**Texto para leer:**
Para apoyar a Kleist, aunque sea un poco en broma, y porque inevitablemente el texto me recuerda a la película –o la película al texto–, no puedo resistir la tentación de hacer referencia a la escena de las marionetas, representando la leyenda de Abelardo y Eloísa, de la película Being John Malkovich:
Por otra parte, la imagen del muchacho en el espejo no deja de ser curiosa. En resumen, un muchacho adopta por casualidad una postura de extrema perfección. Luego, obsesionado con ese fenómeno que sucedió de forma arbitraria, el muchacho intenta una y otra vez repetir el gesto sin éxito, de forma tal que termina por perder toda la gracia de la que había gozado antes de forma natural. Más breve: el querer ser bello le hizo feo.
Por último, la más divertida de las imágenes es la del oso espadachín:
Durante mi viaje a Rusia, hallábame una vez en una finca del señor de G., hidalgo de Livonia, cuyos hijos, a la sazón, se ejercitaban intensamente en la esgrima. Especialmente el mayor, que acababa de volver de la Universidad, presumía de virtuoso en aquel arte. Una mañana, hallándome en su cuarto, me ofreció un florete. Luchamos. Pero resultó que yo le aventajaba. La pasión que ponía contribuyó a ofuscarle; casi todos mis golpes le tocaban, y su florete terminó por salir lanzado a un rincón. Medio en broma, medio dolido, declaró, recogiendo el florete, que había encontrado por fin su maestro; pero todos en el mundo hallan el suyo, y por ello quería presentarme ahora al mío, a mi maestro de esgrima. Los hermanos lanzaron sonoras risotadas y gritaron: “¡Afuera, afuera! ¡Bajemos al patio!”. Y tomándome de la mano me condujeron hasta donde había un oso que el señor de G., el padre de ellos, había ordenado amaestrar.

**Tareas:**
1) Actualiza el texto sobre Kleist en todo lo que va desde "Para apoyar a" hasta "le hizo feo.", y pon "joven" en lugar de "muchacho".
2) Prosigue el texto sobre Kleist a partir de su última oración.
Los registros no tienen relación con el texto sobre Kleist.

**Conjunto de datos:**
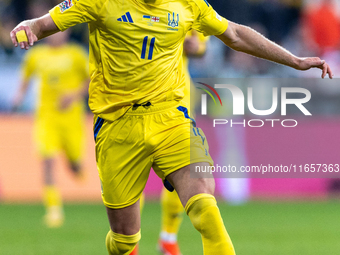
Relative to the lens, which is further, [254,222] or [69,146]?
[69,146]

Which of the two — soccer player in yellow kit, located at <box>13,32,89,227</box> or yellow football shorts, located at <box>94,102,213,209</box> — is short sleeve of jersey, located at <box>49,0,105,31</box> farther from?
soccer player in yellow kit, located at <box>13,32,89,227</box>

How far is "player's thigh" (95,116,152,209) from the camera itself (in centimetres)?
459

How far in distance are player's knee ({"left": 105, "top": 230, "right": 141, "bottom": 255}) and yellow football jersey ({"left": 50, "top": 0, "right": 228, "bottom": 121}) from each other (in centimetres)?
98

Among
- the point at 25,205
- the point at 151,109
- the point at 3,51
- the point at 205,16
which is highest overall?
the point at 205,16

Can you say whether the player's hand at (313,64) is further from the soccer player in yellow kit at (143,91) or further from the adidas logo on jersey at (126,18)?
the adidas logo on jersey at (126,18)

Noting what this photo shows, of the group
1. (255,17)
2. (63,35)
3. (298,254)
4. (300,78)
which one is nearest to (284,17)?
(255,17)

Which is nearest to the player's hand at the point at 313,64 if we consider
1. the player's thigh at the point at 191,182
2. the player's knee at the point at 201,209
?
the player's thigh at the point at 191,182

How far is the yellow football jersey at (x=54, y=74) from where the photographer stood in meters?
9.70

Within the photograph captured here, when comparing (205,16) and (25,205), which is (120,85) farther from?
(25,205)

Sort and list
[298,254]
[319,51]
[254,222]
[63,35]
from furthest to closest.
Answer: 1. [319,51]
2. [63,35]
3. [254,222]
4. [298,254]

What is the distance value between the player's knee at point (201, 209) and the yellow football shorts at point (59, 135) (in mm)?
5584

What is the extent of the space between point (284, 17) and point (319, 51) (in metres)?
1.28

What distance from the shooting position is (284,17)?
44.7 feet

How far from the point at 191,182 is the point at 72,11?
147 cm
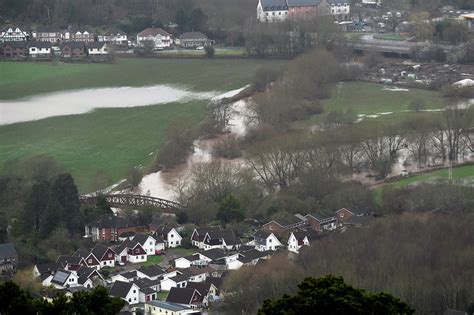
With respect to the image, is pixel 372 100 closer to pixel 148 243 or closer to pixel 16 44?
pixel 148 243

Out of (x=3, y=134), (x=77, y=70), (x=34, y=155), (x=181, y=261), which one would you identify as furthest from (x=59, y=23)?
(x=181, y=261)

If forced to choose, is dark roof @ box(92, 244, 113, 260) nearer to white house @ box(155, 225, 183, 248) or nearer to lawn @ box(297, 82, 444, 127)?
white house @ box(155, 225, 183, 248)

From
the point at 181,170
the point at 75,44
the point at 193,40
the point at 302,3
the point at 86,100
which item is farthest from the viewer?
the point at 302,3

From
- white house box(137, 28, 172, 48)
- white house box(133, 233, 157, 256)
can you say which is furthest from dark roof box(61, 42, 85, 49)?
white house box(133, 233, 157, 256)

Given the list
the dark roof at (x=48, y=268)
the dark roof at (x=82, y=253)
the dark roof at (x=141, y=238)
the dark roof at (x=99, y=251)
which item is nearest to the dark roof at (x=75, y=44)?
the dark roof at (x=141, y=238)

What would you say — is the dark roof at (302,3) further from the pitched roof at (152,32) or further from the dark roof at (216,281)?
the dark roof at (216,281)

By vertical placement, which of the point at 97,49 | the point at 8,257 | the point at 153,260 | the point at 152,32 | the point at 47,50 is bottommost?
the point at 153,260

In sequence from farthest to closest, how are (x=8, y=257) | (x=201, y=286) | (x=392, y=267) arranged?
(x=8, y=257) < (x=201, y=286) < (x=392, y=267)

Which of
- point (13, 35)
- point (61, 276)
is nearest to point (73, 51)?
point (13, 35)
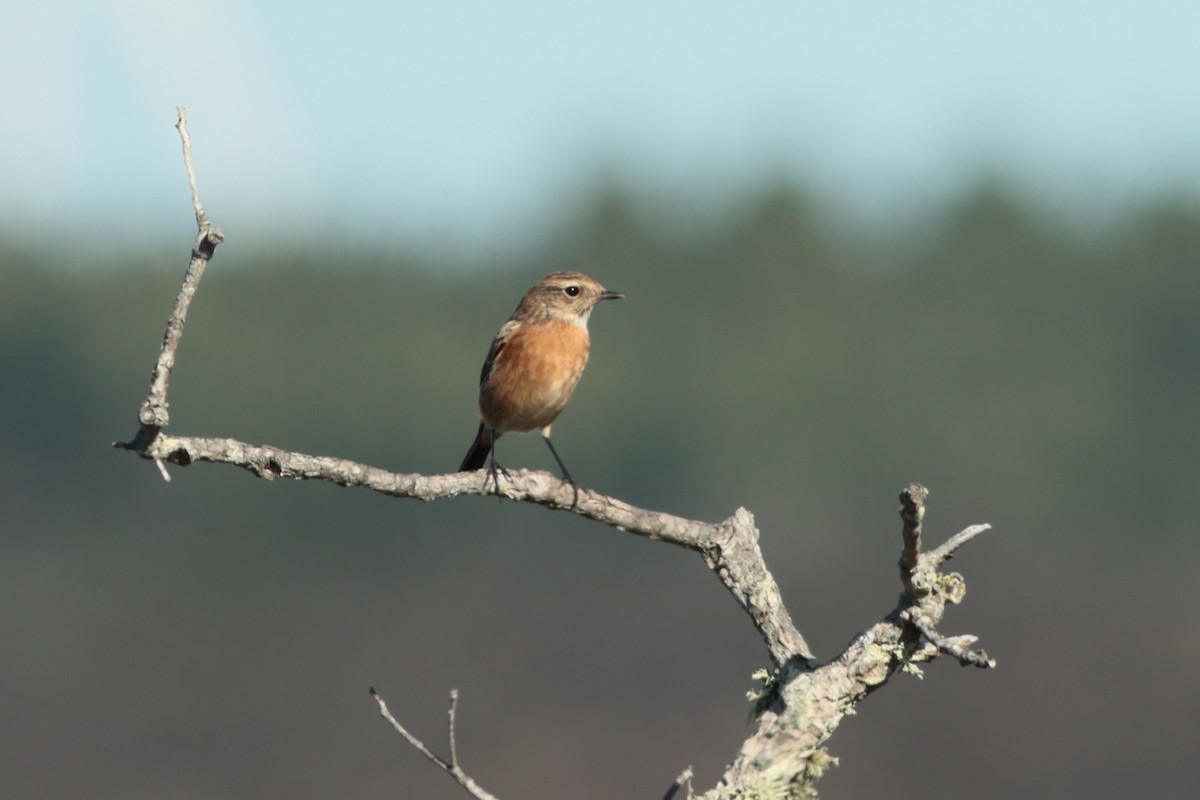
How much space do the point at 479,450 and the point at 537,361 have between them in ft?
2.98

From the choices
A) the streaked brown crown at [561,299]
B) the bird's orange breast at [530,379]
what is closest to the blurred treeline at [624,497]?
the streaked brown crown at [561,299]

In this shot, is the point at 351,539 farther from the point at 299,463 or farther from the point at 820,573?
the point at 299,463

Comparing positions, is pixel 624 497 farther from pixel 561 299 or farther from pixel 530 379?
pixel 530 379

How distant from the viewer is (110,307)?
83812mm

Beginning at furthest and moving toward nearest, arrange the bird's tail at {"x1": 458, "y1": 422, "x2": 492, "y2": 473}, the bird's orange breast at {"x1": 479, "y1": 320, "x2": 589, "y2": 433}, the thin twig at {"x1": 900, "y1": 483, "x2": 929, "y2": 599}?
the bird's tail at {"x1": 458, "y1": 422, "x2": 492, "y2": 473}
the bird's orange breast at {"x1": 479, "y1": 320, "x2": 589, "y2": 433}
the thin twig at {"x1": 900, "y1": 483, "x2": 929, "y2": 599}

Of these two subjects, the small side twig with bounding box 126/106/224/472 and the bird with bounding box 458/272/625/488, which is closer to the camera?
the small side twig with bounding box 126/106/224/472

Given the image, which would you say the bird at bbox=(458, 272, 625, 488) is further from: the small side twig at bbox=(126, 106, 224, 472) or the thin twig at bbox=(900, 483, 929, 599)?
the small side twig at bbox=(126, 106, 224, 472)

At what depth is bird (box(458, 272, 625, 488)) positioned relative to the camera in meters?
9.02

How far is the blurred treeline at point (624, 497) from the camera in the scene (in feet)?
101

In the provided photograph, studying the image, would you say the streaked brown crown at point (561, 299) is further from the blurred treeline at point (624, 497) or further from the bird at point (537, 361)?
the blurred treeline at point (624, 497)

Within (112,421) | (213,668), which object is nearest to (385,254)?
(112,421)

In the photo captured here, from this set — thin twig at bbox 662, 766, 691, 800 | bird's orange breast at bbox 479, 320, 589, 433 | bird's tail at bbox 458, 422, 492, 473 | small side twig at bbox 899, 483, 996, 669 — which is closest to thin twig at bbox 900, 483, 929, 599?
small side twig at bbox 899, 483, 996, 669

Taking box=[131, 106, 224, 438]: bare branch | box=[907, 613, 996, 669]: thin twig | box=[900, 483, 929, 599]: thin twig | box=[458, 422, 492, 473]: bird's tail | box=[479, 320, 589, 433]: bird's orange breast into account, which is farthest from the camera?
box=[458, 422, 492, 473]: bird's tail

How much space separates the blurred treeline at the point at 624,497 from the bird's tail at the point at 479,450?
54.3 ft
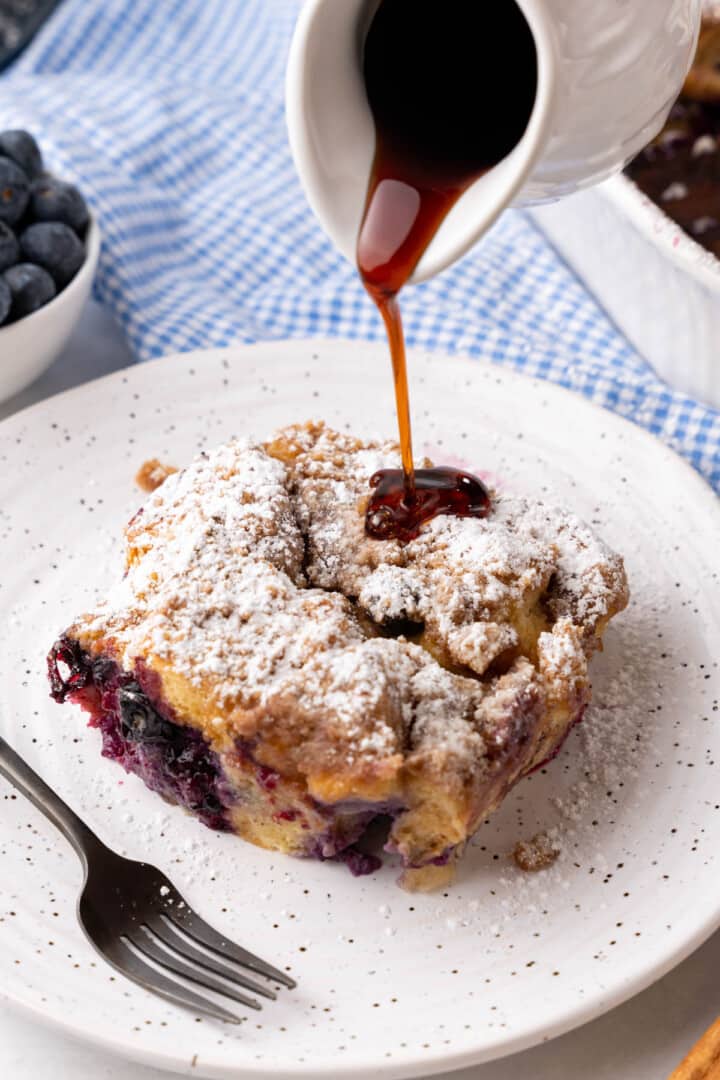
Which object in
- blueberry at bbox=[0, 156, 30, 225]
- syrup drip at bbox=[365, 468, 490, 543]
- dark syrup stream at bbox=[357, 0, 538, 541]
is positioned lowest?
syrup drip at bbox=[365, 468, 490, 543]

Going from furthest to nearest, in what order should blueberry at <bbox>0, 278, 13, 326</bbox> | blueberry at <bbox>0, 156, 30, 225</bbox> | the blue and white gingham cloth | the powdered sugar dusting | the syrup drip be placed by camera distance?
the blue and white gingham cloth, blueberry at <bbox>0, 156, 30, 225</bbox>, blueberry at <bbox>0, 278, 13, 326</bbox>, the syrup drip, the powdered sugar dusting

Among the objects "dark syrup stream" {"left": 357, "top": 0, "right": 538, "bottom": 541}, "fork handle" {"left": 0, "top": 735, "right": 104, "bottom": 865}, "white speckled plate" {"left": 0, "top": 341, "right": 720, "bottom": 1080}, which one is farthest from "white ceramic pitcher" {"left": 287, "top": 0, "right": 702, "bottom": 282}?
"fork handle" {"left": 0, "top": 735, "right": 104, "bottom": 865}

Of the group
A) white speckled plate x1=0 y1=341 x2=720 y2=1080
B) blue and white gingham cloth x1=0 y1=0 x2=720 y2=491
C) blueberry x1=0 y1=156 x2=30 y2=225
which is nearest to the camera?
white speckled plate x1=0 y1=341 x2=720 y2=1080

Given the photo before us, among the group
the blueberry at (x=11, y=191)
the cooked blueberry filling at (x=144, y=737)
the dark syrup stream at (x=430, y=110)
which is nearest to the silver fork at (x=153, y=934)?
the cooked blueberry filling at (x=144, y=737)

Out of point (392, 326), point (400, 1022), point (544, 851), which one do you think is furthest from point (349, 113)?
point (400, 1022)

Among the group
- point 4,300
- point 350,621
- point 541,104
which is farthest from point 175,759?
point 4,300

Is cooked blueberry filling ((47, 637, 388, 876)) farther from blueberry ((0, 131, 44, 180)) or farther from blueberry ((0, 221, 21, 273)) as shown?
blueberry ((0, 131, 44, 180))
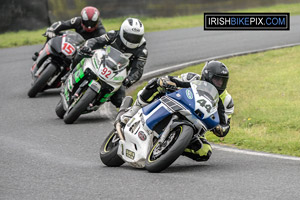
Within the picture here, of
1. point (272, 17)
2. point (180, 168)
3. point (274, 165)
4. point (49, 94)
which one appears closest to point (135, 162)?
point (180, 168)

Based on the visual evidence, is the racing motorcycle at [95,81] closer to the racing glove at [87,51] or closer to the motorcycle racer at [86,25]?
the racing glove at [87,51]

**Resultados:**
1)
Para apoyar a Kleist, aunque sea un poco en broma, y porque inevitablemente el texto me recuerda a la película –o la película al texto–, no puedo resistir la tentación de hacer referencia a la escena de las marionetas, representando la leyenda de Abelardo y Eloísa, de la película Being John Malkovich:
Por otra parte, la imagen del joven en el espejo no deja de ser curiosa. En resumen, un joven adopta por casualidad una postura de extrema perfección. Luego, obsesionado con ese fenómeno que sucedió de forma arbitraria, el joven intenta una y otra vez repetir el gesto sin éxito, de forma tal que termina por perder toda la gracia de la que había gozado antes de forma natural. Más breve: el querer ser bello le hizo feo.

2)
El oso, cuando asombrado llegué hasta él, se encontraba erguido sobre las patas traseras y con el lomo recostado en un poste, al que estaba amarrado; tenía alzada y pronta la zarpa derecha y me miraba a los ojos. Esta era su posición de combate. Yo no sabía si estaba soñando o despierto, al hallarme frente a semejante adversario. “¡Ataque usted, ataque!”, dijo el señor de G., “y trate de tocarlo”. Un tanto repuesto de mi asombro, acometí al oso con el florete; él hizo un ligerísimo movimiento con la zarpa y paró el golpe. Traté de engañarle con fintas; el oso no se inmutaba. Me lancé de nuevo sobre él con repentina y segura destreza; un pecho humano hubiera resultado infaliblemente tocado. El oso hizo un ligerísimo movimiento con la zarpa y paró el golpe. Me encontraba casi en la misma situación que el joven señor de G. La seriedad del oso contribuía a sacarme de quicio. Golpes y fintas se alternaban, me corría el sudor. ¡En vano! No era sólo que el oso parase mis golpes como el mejor esgrimidor del mundo; a las fintas, cosa en que ningún esgrimidor del mundo le podía imitar, ni siquiera reaccionaba. Con los ojos fijos en los míos, como si en ellos pudiera leerme el alma, estaba allí de pie, la zarpa levantada y pronta, y cuando mis golpes no iban en serio, él no se inmutaba. ¿Cree usted esta historia? –terminó diciendo el señor C.–.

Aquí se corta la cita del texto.